**Exercise goal:** Copy every one of the records below word for word, leaving out the pictures.

(Dataset items)
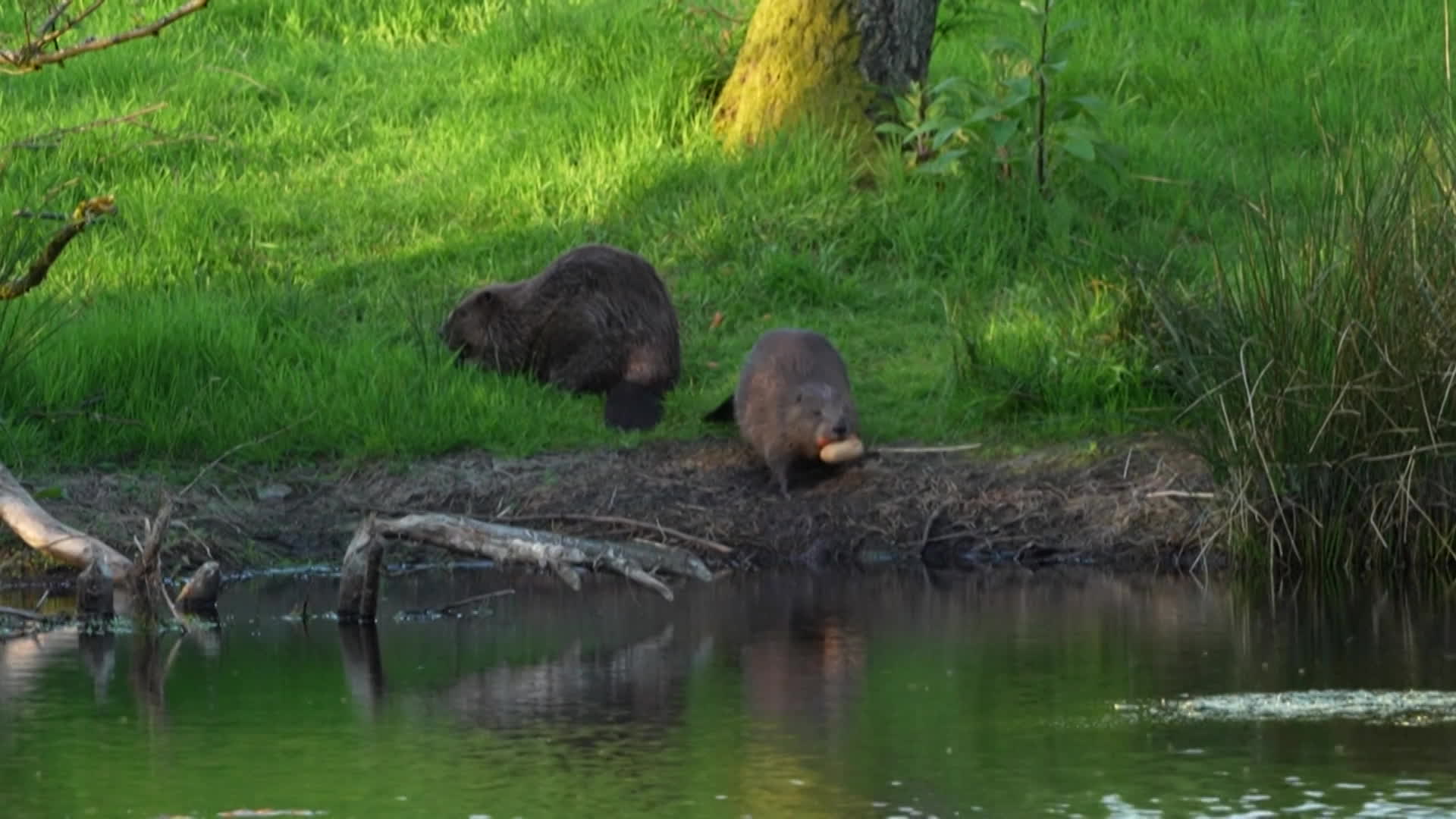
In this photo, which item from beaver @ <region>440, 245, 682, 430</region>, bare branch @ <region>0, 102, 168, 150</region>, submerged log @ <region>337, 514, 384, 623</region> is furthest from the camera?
beaver @ <region>440, 245, 682, 430</region>

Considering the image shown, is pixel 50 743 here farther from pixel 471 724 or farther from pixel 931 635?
pixel 931 635

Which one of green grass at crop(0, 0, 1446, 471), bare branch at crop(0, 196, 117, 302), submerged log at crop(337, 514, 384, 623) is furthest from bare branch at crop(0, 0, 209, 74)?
green grass at crop(0, 0, 1446, 471)

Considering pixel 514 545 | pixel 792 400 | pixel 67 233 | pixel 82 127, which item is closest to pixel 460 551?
pixel 514 545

**Task output:**
In this photo, which item from beaver @ <region>440, 245, 682, 430</region>, bare branch @ <region>0, 102, 168, 150</region>, submerged log @ <region>337, 514, 384, 623</region> is furthest from the camera?
beaver @ <region>440, 245, 682, 430</region>

Considering the image shown, is pixel 50 743 here farther from pixel 471 724 or farther from pixel 931 635?
pixel 931 635

Which one of green grass at crop(0, 0, 1446, 471), bare branch at crop(0, 196, 117, 302), submerged log at crop(337, 514, 384, 623) is furthest from bare branch at crop(0, 0, 209, 74)?
green grass at crop(0, 0, 1446, 471)

Considering pixel 514 545 | pixel 792 400 | pixel 67 233 | pixel 82 127, which item is closest to pixel 460 551?
pixel 514 545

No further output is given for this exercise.